N(0,1) Terms in Hierarchical Model Fail to Converge (Rhat > 1.1)

Hey all,

I’m trying to fit a hierarchical model to some price data in Stan. The model is basically a random effects model with partially pooled dummies for every product type (UPC) and county (stfips) in a particular area of the United States. The dependent variable is log of unit price for a product. There are on the order of ~140,000 observations of individual transactions aggregated over some time period.

Unfortunately I can’t attach the data or be much more specific due to confidentiality concerns. But the Stan program I’m attempting to run is attached here: p_model_8.stan (2.4 KB)

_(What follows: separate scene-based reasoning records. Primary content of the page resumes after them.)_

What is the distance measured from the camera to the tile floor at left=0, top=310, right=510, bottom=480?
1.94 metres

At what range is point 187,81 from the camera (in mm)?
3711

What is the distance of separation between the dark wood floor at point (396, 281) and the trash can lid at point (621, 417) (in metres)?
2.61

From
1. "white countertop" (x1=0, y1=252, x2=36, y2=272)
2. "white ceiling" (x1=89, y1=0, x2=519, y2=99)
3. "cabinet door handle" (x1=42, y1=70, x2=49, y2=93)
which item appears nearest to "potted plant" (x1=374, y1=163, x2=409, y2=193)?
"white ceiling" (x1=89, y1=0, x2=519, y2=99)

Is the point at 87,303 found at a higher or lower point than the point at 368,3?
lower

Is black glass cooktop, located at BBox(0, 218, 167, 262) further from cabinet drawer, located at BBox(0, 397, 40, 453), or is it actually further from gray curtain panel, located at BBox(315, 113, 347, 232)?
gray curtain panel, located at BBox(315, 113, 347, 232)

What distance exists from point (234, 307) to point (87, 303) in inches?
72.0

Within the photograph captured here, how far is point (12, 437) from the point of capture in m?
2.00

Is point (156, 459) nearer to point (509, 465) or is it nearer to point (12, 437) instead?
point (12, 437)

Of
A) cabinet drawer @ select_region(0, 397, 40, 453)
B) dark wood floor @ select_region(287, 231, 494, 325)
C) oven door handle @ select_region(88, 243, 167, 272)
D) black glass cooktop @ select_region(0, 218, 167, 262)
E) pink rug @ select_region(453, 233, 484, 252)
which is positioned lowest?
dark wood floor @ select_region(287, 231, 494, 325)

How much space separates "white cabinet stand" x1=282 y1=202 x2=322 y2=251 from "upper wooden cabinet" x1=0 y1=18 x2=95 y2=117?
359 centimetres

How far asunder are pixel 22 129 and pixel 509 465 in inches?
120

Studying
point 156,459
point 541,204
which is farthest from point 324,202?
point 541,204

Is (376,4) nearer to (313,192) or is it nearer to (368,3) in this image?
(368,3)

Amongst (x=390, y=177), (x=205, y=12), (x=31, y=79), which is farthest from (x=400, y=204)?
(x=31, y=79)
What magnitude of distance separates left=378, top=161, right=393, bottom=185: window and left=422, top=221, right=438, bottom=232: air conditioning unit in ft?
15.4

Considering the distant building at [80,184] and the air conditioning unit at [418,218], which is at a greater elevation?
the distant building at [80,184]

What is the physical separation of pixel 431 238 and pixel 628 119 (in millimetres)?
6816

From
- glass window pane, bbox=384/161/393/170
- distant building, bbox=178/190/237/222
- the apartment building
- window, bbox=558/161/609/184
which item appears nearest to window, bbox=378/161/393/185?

This model had successfully fit before on a subset of the data that I am attempting to use now. However, once I expanded the data to include more and slightly different types of products, I began to have issues.

Specifically, I encounter two problems that I can’t seem to explain:

  1. The model takes 1-2 days to fit.
  2. More significantly, the fit always has several of the Upc_Epsilon terms failing to converge between chains, with Rhat values >1.1. The Upc_Sigma term also consistently has high Rhat values. These are generally on the order of between 1.2 and 1.7.

The second problem in particular flummoxes me, since the Upc_Epsilon terms should just be normally distributed noise that doesn’t depend on the data. The first problem makes it hard to run multiple models and debug problems.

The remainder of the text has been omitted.